Le indagini coordinate dalla Procura di Catania sono la naturale prosecuzione dell’operazione eseguita lo scorso 14 novembre che porto al fermo di 15 persone. L’attività investigativa ha fatto luce sul gruppo mafioso, capeggiato dai fratelli Placenti, abituato ad operare “sotto traccia”, ovvero a delinquere in modo da eludere eventuali indagini da parte degli inquirenti. Nel corso delle indagini sono stati documentati contatti tra alcuni indagati “santapaoliani” e soggetti ritenuti “vicini” al superlatitante Matteo Messina Denaro, tra cui il nipote di quest’ultimo, Guttadauro Francesco, nonché soggetti ritenuti “vicini” alla famiglia camorristica dei Nuvoletta di Marano (Na).

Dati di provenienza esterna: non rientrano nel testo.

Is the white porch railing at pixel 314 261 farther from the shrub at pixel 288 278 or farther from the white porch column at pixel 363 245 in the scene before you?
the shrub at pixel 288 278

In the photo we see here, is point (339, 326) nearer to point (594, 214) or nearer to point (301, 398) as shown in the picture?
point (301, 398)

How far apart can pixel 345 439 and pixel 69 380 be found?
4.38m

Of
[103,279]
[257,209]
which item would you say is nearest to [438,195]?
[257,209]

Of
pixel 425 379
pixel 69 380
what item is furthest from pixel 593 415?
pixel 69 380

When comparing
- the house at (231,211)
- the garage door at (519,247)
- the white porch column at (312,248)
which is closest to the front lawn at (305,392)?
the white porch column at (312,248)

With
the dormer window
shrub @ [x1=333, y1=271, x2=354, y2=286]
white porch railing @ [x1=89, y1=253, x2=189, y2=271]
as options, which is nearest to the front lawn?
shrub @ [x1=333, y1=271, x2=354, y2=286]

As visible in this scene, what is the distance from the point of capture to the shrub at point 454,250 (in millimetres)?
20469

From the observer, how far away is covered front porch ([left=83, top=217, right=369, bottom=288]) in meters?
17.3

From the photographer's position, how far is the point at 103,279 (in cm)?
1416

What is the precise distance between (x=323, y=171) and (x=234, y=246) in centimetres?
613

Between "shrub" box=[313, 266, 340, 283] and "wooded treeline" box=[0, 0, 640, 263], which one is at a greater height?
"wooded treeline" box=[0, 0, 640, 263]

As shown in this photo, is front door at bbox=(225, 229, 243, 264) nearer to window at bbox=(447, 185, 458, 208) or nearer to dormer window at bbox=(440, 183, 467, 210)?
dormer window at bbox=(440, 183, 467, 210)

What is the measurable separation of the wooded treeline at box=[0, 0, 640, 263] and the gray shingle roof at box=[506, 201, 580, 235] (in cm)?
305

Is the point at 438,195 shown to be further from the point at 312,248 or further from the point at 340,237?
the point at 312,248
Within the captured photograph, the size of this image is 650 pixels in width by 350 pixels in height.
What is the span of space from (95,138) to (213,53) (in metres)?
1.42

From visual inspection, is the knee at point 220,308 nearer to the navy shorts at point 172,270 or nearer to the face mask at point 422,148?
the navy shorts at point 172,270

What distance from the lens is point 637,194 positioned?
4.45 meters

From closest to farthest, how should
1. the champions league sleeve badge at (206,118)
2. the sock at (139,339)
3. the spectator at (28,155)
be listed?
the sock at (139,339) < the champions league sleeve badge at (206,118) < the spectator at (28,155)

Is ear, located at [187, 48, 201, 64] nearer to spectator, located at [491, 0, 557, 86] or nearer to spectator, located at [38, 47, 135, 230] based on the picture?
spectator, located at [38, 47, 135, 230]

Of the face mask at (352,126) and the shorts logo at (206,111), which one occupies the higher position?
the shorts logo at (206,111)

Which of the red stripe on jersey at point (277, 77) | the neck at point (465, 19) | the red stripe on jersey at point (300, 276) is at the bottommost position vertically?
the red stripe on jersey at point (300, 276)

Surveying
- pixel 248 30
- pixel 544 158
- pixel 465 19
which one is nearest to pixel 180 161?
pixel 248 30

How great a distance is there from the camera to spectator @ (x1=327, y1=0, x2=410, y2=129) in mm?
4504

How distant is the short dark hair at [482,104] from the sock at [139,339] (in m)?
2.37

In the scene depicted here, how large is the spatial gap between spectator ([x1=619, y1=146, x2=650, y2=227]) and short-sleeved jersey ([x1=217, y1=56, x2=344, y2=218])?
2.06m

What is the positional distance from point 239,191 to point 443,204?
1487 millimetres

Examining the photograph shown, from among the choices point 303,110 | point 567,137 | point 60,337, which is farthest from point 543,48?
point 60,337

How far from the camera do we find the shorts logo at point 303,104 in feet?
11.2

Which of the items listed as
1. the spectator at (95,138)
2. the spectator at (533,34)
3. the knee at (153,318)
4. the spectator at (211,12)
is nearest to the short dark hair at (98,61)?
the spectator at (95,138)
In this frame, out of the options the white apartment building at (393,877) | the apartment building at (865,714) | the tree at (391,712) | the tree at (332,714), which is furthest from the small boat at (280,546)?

I Carabinieri, che hanno contribuito all’operazione, hanno sequestrato un ingente quantitativo di armi. Le indagini hanno poi ricevuto una lettura unitaria grazie alla collaborazione di Fabio Lanzafame che ha contribuito a disvelare l’infiltrazione mafiosa nel settore e la cui collaborazione è stata curata dal Reparto Operativo Speciale dei Carabinieri.

Tra gli arresti eseguiti dai Carabinieri figura anche Carmelo Santapaola, attuale vice sindaco del Comune di Misterbianco, nonché cugino dei fratelli Placenti, al quale viene contestato il reato di di intestazione fittizia di beni. Nel procedimento sono stati sequestrati beni per circa 70 milioni di euro sia in Italia che all’Estero.